Saved entries:
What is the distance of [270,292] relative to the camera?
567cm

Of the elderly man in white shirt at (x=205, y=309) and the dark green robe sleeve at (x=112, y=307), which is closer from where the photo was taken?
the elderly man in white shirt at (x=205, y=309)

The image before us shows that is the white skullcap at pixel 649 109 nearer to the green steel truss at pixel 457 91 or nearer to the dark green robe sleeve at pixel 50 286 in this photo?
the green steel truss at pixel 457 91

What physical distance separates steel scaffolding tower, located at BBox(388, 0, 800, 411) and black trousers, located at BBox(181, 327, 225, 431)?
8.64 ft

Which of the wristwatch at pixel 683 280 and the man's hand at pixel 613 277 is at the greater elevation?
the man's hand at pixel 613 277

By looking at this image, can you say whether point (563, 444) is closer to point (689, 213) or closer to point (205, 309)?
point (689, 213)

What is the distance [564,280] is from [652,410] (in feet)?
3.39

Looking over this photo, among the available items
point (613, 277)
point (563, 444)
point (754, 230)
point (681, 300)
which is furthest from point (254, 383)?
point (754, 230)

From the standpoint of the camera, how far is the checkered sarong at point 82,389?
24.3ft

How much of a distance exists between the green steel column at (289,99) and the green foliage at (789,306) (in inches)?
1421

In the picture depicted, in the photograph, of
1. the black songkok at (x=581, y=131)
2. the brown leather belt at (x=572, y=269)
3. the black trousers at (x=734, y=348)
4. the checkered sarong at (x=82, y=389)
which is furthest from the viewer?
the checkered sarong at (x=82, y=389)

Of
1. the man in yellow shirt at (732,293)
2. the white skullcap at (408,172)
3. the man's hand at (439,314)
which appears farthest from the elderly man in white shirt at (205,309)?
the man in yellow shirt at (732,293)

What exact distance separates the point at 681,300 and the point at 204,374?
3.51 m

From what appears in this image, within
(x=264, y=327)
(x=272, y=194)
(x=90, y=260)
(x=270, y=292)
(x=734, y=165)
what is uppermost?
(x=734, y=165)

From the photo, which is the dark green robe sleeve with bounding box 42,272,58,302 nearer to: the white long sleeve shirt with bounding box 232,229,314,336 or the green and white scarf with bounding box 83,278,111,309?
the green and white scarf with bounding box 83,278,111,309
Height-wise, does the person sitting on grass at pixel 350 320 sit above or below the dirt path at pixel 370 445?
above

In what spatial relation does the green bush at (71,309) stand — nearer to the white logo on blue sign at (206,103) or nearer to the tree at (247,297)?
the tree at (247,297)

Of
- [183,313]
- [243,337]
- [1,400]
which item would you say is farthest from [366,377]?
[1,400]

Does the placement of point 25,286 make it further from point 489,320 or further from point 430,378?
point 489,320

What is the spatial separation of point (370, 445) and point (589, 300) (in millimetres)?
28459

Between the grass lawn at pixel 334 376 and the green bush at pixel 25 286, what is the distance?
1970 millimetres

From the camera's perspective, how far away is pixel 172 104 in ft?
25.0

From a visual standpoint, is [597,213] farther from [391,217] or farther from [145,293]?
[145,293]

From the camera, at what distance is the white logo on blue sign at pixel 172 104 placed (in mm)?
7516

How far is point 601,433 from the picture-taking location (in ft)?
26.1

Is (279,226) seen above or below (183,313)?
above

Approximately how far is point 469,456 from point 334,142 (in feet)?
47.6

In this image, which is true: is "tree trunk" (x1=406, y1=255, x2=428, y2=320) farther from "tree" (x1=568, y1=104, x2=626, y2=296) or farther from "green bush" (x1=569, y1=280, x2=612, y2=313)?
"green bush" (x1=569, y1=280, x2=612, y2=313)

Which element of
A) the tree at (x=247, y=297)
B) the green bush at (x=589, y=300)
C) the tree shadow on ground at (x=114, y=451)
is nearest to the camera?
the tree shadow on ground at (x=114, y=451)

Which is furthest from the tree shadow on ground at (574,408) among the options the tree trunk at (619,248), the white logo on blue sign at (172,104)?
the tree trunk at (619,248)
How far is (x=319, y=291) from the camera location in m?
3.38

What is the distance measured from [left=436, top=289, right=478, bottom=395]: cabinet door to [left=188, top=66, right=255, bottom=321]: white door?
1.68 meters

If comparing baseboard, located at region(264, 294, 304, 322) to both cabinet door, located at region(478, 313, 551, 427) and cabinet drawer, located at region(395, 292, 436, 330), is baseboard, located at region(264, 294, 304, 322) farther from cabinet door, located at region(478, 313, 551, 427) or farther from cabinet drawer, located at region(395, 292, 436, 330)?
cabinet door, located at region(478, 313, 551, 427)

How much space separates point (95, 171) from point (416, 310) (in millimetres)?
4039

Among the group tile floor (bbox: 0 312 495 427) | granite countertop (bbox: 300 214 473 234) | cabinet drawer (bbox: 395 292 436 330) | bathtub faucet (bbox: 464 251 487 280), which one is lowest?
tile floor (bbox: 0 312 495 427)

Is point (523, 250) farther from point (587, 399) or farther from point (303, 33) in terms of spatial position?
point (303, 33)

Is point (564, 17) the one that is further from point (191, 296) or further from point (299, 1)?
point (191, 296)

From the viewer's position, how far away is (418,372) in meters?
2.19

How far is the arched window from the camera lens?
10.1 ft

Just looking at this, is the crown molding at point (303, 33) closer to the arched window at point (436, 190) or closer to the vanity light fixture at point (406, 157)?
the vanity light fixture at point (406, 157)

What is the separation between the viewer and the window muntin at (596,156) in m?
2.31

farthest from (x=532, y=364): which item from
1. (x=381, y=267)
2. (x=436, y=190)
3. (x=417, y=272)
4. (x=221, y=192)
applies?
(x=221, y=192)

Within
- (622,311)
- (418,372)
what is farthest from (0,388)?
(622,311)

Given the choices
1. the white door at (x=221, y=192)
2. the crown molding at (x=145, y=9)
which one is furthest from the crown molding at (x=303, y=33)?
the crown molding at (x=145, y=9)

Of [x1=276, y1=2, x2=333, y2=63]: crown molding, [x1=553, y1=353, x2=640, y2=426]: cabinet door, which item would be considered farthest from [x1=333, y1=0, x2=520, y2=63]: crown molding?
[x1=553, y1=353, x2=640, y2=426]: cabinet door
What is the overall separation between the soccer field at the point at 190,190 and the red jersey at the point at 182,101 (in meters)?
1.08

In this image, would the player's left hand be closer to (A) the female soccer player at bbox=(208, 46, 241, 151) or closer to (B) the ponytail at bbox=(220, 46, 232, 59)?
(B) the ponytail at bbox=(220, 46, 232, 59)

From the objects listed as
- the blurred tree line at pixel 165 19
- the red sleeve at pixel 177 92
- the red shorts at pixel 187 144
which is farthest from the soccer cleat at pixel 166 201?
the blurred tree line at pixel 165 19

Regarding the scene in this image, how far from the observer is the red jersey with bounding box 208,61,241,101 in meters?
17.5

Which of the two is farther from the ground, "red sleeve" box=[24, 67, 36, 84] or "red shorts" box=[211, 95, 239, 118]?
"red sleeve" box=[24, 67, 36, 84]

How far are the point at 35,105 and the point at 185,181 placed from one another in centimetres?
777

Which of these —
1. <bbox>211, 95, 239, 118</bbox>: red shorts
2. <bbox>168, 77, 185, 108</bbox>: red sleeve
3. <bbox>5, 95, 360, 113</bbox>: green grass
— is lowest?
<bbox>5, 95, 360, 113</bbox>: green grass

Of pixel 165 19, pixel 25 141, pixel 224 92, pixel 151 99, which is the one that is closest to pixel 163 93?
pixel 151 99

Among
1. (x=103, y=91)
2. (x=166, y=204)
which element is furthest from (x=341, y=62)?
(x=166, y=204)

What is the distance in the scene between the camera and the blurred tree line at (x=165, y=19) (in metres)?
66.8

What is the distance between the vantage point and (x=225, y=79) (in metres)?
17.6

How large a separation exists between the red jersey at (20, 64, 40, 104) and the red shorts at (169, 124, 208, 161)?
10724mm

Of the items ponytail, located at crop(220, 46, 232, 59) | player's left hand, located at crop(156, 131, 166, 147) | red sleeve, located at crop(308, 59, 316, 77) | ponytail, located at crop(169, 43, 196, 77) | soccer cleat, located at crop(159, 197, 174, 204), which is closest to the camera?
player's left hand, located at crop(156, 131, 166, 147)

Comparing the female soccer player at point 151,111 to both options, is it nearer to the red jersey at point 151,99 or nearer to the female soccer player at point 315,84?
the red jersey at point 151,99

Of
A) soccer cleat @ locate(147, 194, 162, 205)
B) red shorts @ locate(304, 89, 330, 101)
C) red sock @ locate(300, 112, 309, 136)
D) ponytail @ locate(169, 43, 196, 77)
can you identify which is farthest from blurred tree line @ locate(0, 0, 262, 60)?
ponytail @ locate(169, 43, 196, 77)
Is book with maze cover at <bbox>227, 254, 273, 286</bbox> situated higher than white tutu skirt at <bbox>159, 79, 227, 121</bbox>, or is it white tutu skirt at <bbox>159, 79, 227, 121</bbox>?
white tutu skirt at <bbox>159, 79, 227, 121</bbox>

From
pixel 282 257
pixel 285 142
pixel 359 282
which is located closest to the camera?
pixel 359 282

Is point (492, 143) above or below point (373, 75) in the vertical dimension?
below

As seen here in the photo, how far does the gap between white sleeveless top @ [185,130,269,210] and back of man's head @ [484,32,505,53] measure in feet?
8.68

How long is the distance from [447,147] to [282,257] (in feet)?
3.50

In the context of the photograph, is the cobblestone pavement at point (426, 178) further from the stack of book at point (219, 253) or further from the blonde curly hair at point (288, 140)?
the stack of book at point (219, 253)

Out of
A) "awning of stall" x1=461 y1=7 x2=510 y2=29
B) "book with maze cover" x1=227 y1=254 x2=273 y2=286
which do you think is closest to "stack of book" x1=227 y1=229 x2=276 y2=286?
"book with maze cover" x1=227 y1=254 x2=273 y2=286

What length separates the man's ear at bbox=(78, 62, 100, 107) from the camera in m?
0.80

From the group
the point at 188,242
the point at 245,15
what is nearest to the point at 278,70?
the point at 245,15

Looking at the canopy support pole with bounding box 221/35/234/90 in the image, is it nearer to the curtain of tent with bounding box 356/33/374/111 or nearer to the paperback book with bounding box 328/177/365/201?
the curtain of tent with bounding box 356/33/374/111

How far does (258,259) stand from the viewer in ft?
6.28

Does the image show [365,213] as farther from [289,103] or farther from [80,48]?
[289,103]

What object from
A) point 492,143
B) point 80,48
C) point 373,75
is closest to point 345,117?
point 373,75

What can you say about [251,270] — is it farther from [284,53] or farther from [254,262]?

= Goal =
Write out again, exactly, the lines from the one holding "From the group" through the end of the listing, with both ends included.

= Exercise output =
From the group
the point at 188,242
the point at 245,15
what is nearest to the point at 278,70?
the point at 245,15

Looking at the canopy support pole with bounding box 221/35/234/90 in the image, is it nearer to the curtain of tent with bounding box 356/33/374/111 or nearer to the paperback book with bounding box 328/177/365/201?
the curtain of tent with bounding box 356/33/374/111

How far does (258,259) stand from the viewer in ft?
6.28

Does the image show [365,213] as farther from [289,103] or farther from [80,48]?
[289,103]

What object from
A) point 492,143
B) point 80,48
C) point 373,75
is closest to point 345,117?
point 373,75

What can you say about [251,270] — is it farther from [284,53] or farther from [254,262]?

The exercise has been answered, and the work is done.